━━━ 提示文 ━━━
情勢コーナー
情勢解説
米国は「新冷戦」軍事緊張をつくりだすな!
【2021年12月24日】
ブリンケン米国務長官は12月14日、訪問先のジャカルタで演説し、北東アジアから東南アジア、メコン川流域、太平洋島嶼国に至るまで「中国の攻撃的な行動」への懸念が広がっていると強調した。その上で、インド太平洋政策について、中国への対抗を念頭に「同盟国や友好国と連携し、外交、軍事、情報を組み合わせた戦略を採用する」と訴えた。ブリンケン氏は、バイデン大統領が数カ月以内に、東南アジア諸国連合(ASEAN)各国の首脳を米国に招待し、首脳会議を行う計画だと明らかにした。また、インド太平洋地域の同盟国である日本、オーストラリア、韓国、フィリピン、タイを挙げ、関係深化を目指す方針を確認。韓米日や米日豪印による協力枠組み「Quad(クアッド)」など、同盟国同士を結び付ける多国間の連携も推進すると語った。
━━━
提示文によると、ブリンケン米国務長官は12月14日にどこで演説しましたか?
━━━ 資料抜粋 ━━━
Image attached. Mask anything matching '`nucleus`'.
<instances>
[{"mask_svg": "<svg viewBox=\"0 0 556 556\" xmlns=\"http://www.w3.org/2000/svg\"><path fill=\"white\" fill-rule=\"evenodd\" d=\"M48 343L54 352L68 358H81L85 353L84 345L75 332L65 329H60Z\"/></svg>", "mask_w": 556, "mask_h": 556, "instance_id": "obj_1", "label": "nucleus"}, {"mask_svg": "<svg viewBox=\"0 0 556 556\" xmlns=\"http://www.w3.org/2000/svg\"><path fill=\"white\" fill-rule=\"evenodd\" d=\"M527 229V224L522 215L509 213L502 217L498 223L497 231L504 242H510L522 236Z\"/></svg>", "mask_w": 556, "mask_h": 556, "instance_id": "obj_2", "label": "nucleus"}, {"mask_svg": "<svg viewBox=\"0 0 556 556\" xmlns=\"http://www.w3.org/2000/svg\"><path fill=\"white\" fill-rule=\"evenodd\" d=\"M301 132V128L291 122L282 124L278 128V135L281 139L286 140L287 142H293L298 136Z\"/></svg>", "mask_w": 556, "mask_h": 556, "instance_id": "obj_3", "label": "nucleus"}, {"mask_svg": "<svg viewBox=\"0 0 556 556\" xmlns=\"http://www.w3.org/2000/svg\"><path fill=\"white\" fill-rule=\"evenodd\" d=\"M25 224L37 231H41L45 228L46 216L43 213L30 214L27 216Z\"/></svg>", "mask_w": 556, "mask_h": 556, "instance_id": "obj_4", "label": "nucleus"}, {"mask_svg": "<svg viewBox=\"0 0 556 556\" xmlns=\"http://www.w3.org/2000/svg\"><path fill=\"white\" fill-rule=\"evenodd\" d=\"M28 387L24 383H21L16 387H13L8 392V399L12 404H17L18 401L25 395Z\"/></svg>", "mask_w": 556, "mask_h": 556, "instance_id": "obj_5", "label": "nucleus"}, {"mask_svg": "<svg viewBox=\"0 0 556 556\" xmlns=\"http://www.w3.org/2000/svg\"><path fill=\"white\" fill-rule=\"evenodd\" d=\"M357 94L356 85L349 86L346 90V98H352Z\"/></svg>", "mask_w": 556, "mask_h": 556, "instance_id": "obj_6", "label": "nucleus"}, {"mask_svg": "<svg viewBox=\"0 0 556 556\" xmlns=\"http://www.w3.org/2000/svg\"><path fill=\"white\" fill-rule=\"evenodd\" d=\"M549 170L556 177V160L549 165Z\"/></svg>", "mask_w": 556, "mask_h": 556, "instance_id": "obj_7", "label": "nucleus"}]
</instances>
━━━
* _出力結果_:
訪問先のジャカルタです。